甲第3号証には、本件特許発明2、5、及び6と同一の構造を有する被申立人装置が開示されているとともに、被申立人装置の作用効果が記載されている。
(※)被申立人装置の構成及び作用効果の説明が記載された箇所は以下のとおりである。
・・・」(申立書9頁22行〜10頁21行)

エ 甲第4号証
「甲第4号証は、甲第2号証の写真とともに撮影された写真であり、異議申立人の従業員により撮影された写真を印刷したものである。これらの写真は、甲第2号証の写真と同様、本件特許発明の出願日・・・より前・・・に撮影されたものである。
甲第4号証には、本件特許発明3、6−8と同一の構造を有する装置が開示されている。」(申立書10頁22行〜11頁1行)

オ 甲第5号証
「甲第5号証は、被申立人の製造による「養殖籠における貝類の回収装置」を撮影した写真であり、異議申立人の従業員により撮影された写真を印刷したものである。これらの写真は、本件特許発明の出願日・・・より前・・・に撮影されたものである。
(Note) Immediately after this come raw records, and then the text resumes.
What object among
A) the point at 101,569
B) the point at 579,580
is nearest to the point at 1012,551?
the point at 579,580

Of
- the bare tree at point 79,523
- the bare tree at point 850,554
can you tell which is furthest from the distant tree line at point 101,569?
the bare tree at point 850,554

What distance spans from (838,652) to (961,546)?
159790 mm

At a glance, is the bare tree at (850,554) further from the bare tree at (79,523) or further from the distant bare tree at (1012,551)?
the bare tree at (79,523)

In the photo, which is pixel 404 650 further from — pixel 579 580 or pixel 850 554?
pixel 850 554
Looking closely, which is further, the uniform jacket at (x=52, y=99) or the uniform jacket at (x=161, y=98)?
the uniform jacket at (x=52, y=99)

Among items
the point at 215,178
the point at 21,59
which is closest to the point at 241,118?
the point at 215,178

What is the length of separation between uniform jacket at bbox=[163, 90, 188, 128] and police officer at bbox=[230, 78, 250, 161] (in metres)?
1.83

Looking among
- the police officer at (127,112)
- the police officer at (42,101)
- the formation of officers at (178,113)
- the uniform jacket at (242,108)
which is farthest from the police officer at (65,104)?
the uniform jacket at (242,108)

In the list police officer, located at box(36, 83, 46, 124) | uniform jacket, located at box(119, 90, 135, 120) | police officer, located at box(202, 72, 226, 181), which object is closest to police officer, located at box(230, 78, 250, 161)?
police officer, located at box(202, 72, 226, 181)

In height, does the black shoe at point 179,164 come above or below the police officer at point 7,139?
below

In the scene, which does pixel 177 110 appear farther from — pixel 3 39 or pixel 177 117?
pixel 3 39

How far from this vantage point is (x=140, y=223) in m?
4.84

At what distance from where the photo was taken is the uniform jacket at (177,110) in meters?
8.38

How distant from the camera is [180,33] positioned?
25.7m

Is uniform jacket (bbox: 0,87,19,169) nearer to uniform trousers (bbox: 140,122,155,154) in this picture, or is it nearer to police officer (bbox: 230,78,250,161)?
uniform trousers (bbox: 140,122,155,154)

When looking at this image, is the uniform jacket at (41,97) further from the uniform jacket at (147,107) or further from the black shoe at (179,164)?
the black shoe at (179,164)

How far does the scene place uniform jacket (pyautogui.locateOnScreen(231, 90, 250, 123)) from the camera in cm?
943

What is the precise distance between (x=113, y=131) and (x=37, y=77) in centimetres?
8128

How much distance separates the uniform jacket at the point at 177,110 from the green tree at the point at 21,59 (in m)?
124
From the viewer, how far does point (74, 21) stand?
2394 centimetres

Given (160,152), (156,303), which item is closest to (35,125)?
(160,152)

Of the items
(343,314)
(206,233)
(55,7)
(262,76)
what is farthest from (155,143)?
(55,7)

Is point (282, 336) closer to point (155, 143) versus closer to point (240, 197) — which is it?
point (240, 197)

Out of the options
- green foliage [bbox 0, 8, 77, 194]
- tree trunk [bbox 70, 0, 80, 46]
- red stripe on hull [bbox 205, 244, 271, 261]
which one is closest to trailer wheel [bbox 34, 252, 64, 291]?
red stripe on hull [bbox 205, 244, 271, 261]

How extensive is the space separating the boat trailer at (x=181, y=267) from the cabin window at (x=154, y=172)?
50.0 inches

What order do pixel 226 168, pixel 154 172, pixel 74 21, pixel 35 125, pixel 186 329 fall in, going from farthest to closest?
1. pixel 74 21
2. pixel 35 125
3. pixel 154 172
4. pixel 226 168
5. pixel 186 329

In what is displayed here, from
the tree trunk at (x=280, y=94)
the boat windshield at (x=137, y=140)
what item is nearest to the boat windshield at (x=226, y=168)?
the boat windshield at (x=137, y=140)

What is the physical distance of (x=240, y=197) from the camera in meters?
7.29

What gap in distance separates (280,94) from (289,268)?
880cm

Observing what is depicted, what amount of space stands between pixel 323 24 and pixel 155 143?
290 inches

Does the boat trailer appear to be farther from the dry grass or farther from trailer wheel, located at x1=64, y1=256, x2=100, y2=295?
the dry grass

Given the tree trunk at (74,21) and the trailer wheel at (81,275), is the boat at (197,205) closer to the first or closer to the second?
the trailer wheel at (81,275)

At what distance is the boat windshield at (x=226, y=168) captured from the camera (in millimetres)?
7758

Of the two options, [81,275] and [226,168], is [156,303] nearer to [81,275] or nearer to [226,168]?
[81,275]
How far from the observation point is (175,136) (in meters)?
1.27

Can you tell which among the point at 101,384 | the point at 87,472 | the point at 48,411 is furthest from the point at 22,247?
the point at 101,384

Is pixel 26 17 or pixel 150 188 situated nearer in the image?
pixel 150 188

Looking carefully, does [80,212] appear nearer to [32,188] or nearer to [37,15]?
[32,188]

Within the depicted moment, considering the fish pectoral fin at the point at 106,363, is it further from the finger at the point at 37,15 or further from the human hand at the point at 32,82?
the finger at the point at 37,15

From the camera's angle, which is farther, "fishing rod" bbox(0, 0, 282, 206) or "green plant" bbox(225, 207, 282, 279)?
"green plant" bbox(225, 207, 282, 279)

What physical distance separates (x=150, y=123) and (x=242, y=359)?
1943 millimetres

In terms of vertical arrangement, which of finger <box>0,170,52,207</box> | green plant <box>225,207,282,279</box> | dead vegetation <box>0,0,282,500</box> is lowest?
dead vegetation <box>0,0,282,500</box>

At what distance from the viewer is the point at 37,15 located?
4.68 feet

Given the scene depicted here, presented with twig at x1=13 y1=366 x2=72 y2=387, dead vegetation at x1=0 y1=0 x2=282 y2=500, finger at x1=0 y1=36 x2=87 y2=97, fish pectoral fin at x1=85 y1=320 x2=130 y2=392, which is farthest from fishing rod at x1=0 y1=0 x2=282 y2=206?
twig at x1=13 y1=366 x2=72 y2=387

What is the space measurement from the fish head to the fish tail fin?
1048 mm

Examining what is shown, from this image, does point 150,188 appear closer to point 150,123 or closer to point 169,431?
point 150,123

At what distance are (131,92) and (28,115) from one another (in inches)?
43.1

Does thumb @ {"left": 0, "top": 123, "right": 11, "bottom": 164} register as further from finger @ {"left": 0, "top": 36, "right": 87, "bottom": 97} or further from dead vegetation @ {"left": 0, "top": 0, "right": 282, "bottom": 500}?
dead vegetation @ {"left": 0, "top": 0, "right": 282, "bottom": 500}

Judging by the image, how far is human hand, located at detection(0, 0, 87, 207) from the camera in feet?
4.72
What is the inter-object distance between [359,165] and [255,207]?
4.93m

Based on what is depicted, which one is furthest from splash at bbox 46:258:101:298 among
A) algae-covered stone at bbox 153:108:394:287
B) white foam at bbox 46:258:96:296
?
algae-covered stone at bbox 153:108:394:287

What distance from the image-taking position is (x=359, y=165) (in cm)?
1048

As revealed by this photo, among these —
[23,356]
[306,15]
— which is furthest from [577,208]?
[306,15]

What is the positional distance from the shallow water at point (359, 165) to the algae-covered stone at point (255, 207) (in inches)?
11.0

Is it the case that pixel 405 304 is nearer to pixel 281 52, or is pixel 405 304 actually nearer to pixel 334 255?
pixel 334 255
甲第5号証においては、撮影された装置が被申立人の製造に係る装置であることは明示されていないが、甲第2号証の写真とほぼ同一の構成を有していることから、被申立人の装置であることが推認される。仮に、甲第5号証の写真の装置が被申立人の装置であるかどうか不明であるとしても、これらの写真は本件特許発明の出願日より前に撮影されたものであるから、写真に撮影されている装置は、本件特許発明の出願日前に公知である。
甲第5号証には、本件特許発明1−7と同一の構造を有する装置が開示されている。」(申立書11頁2〜14行)

(2)主張の概要
「本件特許発明と証拠に記載された事項との対比
(ア)本件特許発明1について
甲第2号証及び甲第5号証には、本件特許権の特許公報の明細書及び図面に記載された装置とほぼ同一の構造を有する装置が示されている。甲第2号証は、甲第1号証により、本件特許発明の出願前に申立人が被申立人の製造による装置を確認して撮影した写真であり、これらの写真は被申立人に送付されている。
甲第2号証の装置は、甲第3号証に記載された被申立人の主張及び本件特許明細書において特許文献1として提示された記載の内容から、貝類が収容された養殖籠を揺動させることによって、貝類を分離して回収する、養殖籠における貝類の回収装置であることは明らかである。
甲第2号証の装置は、本件特許公報の明細書及び図面の記載内容と比較するとともに甲第3号証における被申立人の主張を勘案すれば、本件特許発明1の構成のうち、養殖籠が載置可能な躯体フレーム、及び、該躯体フレームの略上方に設けられ、養殖籠の側面に対し両側から接触することにより養殖籠全体を揺らす揺動手段を有するものと認められる。
このように、本件特許発明1の躯体フレーム(12)及び揺動手段(14)と同様の構成を有する甲第2号証の装置は、甲第3号証に記載された被申立人の主張から、躯体フレーム上に載置された養殖籠を、揺動手段によって揺らすことにより養殖籠の内部に収容されている貝類を分離する作用効果を奏するものであることは明らかである。
また、甲第5号証の装置も、本件特許発明1の躯体フレーム(12)及び揺動手段(14)と同様の構成を有し、本件特許発明1と同様の作用効果を奏するものと解される。
さらに、本件特許発明1の構成要件である、稼働時における該揺動手段の動きを一定範囲に規制する規制手段について、甲第2号証及び甲第5号証からは、稼働時における該揺動手段の動きを一定範囲に規制するかどうかは明らかではないものの、甲第2号証及び甲第5号証において、特許公報の図面における参照番号16の部分ときわめて類似する構造の部分が特許公報の図面とほぼ同じ位置に設けられていることを考慮すれば、甲第2号証及び甲第5号証の装置における当該構造も、稼働時における該揺動手段の動きを一定範囲に規制する規制手段であると解される。
・・・
したがって、本件特許発明1は、甲第1号証−第3号証及び甲第5号証から、その特許出願前に日本国内において公然知られた発明又は公然実施された発明である。」(申立書11頁15行〜12頁26行)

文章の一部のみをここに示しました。